There’s something next level about an artist owning their catalog. Jay-Z, 2 Chainz, and Frank Ocean all do, and it gives them more than just clout—it gives them control. From the jump, Jeezy had his eyes on that proverbial prize. “I knew in the back of my mind I was going to work every day relentlessly to obtain my masters back once I was in that position,” he says. “That was always the goal for me.”
To that end, he leveraged his track record of success for Def Jam as well as the insider industry knowledge he’d obtained during his time as a senior vice president of A&R at Atlantic Records, a relationship-building role that gave him access to other executives. “As I started learning the business, certain things stuck out to me that needed to happen in order for me to feel like I did my due diligence for myself and my team,” he says. Before long, he floated the idea of buying his masters back with his lawyers, getting a sense of the potential costs and factoring in the terms of his existing Def Jam contract, including the number of albums left in that original deal. “I was basically holding my music ransom,” he adds, a negotiation tactic that left his fans without a new album for nearly two years.

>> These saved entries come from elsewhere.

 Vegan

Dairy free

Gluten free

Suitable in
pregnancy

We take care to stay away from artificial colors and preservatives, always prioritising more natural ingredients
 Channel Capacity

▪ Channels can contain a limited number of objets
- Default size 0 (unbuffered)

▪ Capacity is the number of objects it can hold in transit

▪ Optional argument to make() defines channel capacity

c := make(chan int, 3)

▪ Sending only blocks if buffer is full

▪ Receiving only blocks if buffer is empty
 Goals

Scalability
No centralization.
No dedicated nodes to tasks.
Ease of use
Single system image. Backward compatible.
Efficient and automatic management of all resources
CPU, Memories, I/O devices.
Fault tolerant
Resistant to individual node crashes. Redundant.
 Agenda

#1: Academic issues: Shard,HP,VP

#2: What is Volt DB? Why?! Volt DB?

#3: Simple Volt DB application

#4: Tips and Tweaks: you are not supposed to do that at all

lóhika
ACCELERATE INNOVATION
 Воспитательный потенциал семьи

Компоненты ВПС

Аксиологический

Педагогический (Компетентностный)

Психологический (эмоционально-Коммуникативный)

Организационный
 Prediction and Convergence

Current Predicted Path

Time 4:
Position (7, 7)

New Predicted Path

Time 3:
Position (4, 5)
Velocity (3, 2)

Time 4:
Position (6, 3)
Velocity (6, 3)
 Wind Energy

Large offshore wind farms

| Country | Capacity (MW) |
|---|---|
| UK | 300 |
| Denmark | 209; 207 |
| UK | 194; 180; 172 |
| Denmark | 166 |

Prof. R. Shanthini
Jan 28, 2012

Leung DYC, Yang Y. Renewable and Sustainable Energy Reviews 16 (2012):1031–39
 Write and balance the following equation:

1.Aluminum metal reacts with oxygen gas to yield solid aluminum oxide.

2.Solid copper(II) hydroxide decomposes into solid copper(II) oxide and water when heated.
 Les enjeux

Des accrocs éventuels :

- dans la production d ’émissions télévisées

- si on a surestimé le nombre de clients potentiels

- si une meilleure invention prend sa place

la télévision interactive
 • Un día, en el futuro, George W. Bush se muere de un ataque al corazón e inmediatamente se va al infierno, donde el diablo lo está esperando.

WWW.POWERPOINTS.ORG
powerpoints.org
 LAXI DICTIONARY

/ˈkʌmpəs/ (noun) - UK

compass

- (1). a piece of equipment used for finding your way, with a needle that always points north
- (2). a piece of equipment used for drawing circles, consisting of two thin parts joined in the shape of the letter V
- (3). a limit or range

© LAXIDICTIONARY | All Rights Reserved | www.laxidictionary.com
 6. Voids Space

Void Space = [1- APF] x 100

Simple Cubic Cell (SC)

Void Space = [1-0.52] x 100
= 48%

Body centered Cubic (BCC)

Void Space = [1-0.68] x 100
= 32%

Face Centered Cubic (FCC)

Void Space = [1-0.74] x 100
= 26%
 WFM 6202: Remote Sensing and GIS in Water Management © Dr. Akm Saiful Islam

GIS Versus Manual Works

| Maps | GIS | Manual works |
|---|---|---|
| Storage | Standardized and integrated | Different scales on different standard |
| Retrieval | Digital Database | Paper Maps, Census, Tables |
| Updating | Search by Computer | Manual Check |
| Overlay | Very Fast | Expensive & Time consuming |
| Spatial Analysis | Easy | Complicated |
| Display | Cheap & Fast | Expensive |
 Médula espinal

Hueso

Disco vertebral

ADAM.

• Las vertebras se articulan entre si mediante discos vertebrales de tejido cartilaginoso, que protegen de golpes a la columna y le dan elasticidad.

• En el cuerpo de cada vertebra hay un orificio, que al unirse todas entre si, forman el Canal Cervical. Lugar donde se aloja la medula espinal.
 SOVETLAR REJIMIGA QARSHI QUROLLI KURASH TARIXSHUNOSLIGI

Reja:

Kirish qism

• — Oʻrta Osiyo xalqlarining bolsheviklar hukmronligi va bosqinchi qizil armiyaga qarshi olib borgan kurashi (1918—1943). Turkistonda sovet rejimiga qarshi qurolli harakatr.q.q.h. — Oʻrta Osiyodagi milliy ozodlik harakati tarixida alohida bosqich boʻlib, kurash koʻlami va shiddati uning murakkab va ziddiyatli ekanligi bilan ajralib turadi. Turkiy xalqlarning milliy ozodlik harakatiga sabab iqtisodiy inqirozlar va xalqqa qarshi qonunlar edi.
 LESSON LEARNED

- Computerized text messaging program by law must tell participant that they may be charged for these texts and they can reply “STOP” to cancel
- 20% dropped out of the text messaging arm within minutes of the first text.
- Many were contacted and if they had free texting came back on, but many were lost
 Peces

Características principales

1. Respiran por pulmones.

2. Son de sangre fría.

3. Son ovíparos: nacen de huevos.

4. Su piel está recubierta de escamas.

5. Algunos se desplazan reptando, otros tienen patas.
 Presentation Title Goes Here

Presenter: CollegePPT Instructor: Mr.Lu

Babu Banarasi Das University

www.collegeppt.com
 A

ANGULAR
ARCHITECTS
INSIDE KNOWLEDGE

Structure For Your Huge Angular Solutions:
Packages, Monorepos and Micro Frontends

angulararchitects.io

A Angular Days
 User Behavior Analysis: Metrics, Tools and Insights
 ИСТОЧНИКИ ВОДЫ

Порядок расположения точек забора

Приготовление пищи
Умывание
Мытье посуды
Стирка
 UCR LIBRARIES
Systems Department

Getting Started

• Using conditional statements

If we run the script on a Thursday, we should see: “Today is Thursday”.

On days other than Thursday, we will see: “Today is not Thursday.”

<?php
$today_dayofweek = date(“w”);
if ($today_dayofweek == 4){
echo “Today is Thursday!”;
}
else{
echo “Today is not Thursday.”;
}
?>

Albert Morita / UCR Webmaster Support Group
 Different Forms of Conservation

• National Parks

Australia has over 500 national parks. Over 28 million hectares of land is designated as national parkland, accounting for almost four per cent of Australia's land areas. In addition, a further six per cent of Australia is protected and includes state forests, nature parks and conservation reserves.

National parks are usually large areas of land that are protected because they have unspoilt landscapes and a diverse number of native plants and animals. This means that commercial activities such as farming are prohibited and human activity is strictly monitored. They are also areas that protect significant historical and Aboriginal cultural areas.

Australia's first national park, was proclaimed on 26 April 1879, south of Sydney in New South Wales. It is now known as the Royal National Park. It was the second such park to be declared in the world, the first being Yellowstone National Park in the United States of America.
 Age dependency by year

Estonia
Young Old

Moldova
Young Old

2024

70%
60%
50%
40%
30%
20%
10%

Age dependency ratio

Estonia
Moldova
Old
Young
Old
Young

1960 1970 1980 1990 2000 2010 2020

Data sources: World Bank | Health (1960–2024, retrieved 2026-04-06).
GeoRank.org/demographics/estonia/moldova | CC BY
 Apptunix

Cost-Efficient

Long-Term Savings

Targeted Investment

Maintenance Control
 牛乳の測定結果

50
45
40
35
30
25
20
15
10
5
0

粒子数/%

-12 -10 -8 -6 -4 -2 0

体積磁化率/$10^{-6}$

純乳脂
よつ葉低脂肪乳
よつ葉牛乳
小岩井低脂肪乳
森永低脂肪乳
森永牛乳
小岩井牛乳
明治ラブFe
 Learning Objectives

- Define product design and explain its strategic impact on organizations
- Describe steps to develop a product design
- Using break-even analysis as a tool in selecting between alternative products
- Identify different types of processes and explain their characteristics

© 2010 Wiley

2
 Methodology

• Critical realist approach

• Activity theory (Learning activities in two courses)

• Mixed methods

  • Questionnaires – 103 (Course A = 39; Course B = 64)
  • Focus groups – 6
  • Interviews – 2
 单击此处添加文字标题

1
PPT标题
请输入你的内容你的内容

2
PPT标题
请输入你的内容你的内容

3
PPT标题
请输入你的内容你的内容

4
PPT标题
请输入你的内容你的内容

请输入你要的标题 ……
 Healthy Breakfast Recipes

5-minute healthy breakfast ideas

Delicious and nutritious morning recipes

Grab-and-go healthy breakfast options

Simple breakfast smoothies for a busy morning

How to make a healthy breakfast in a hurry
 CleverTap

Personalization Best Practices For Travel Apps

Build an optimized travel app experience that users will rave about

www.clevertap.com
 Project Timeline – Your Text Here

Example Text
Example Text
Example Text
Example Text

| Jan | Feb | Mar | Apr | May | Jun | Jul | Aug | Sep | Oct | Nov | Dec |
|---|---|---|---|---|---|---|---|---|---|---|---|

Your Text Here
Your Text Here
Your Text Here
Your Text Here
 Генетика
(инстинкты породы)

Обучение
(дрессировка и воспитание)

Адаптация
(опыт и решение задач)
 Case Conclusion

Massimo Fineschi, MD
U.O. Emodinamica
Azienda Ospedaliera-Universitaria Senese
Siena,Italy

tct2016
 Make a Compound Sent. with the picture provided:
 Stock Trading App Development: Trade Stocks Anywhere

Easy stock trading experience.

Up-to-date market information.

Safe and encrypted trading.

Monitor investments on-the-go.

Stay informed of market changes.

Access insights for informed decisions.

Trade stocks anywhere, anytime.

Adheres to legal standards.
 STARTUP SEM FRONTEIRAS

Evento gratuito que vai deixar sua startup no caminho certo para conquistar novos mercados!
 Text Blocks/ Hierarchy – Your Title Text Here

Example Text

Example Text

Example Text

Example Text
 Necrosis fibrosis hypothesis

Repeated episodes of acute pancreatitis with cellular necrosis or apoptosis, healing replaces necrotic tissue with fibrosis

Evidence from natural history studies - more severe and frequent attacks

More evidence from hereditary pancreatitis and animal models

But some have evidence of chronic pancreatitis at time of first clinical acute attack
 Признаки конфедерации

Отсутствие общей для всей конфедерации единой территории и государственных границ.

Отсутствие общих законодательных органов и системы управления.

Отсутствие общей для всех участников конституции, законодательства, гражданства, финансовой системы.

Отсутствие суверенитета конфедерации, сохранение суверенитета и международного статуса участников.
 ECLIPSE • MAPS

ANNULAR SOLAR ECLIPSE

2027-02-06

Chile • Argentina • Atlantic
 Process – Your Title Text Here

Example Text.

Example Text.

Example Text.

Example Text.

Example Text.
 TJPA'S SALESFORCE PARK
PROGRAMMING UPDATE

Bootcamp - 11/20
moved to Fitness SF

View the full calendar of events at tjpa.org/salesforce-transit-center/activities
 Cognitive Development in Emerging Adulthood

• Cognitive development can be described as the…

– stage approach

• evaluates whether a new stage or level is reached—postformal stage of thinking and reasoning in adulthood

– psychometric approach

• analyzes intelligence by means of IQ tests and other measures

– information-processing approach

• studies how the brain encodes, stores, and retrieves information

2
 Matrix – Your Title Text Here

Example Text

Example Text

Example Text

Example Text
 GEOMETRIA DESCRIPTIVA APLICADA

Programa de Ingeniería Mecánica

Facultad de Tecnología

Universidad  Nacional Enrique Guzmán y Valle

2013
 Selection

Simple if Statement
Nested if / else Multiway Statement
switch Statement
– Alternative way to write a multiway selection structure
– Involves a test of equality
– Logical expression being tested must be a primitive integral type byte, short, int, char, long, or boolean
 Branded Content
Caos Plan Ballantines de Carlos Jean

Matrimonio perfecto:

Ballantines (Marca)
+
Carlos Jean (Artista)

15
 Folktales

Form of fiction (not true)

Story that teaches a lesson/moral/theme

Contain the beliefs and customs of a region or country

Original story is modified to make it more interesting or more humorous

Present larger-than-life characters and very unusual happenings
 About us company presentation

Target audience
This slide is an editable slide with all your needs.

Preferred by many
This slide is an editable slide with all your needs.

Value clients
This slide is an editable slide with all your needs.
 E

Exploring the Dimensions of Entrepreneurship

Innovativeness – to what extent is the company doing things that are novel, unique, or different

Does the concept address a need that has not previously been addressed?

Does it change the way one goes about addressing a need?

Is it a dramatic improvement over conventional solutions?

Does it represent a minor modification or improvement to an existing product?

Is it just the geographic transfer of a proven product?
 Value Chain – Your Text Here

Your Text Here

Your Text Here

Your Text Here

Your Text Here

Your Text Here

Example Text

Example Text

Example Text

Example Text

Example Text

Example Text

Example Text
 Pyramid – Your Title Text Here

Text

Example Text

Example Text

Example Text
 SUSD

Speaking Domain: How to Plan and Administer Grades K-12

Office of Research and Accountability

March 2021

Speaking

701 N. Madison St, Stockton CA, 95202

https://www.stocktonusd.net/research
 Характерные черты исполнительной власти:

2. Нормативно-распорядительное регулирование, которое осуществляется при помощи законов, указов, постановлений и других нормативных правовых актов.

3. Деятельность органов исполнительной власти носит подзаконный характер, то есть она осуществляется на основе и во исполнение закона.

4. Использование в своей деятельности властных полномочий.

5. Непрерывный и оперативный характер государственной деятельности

Now that Jeezy owns his Def Jam discography outright, he’s presented with an opportunity to give this part of his life some closure. “I think this is the graduation,” he says of TM104 but also, by extension, its significance in his catalog of songs designed to galvanize the streets and, quite literally, motivate thugs. “I wanted to show them that this is how it’s done.”
If this does happen to be Jeezy’s final album, his last word in the format that he’s thrived with all these years, he won’t be mad about it. “I did everything in my power to be great,” he says. “I would go to sleep at night knowing that I put in work.”